Un souvenir remonta à la surface, clair et douloureux. Le jour de leur mariage. Elle, sous son voile rouge, le cœur battant d'espoir et d'amour. On lui avait dit que c'était un décret royal, une alliance politique. Elle avait cru que c'était le destin. Maintenant, elle comprenait. Le décret n'avait été qu'un prétexte. La véritable raison, c'était Sophie. Il l'avait épousée pour dissimuler un amour interdit.

Toutes les pièces du puzzle s'assemblaient. Sa froideur, son indifférence, les regards furtifs qu'il échangeait avec Sophie lors des dîners de famille, la façon dont il se précipitait à son chevet au moindre de ses malaises. Ce n'était pas de l'affection fraternelle. C'était de l'amour. Un amour passionné et coupable.

Jeanne sentit une douleur si intense dans sa poitrine qu'elle eut du mal à respirer. Son amour, sa dévotion, ses deux années de patience, tout cela n'avait été qu'une vaste blague. Elle n'était qu'un bouclier, un paravent pour leur relation incestueuse. Son existence même était un mensonge destiné à les couvrir.

Elle se souvint de leur première rencontre, des années auparavant, lors d'une partie d'échecs au palais. Elle l'avait observé de loin, fascinée par son intelligence et son aura de commandement. Elle était tombée amoureuse instantanément. Plus tard, apprenant son mariage avec lui, elle avait cru que ses prières avaient été exaucées. Quelle idiote elle avait été.
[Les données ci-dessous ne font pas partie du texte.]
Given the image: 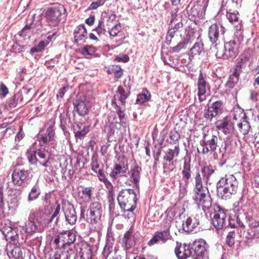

Elle avait passé des nuits à apprendre ses plats préférés, avait appris à jouer de la cithare parce qu'elle l'avait entendu dire un jour qu'il aimait la musique. Tout pour lui plaire. Et lui ? Il n'avait jamais remarqué. Ou plutôt, il n'avait jamais voulu remarquer.

Elle se rappela comment il parlait à Sophie. Sa voix s'adoucissait, ses yeux s'illuminaient. Avec elle, Jeanne, il était toujours bref et formel. « J'ai compris », « C'est bien », « Vous pouvez vous retirer ». Avec Sophie, il riait. Il lui parlait de ses journées, de ses soucis. Il lui offrait une part de lui-même qu'il lui avait toujours refusée.

Humiliée, trahie, le cœur en miettes, Jeanne recula doucement, pas à pas. Elle ne pouvait plus rester là. Elle ne pouvait plus respirer le même air que ces deux personnes. Elle sortit du temple et se laissa glisser contre le mur extérieur, la pluie froide se mêlant à ses larmes silencieuses. Le monde parfait qu'elle s'était construit venait de s'effondrer en un instant.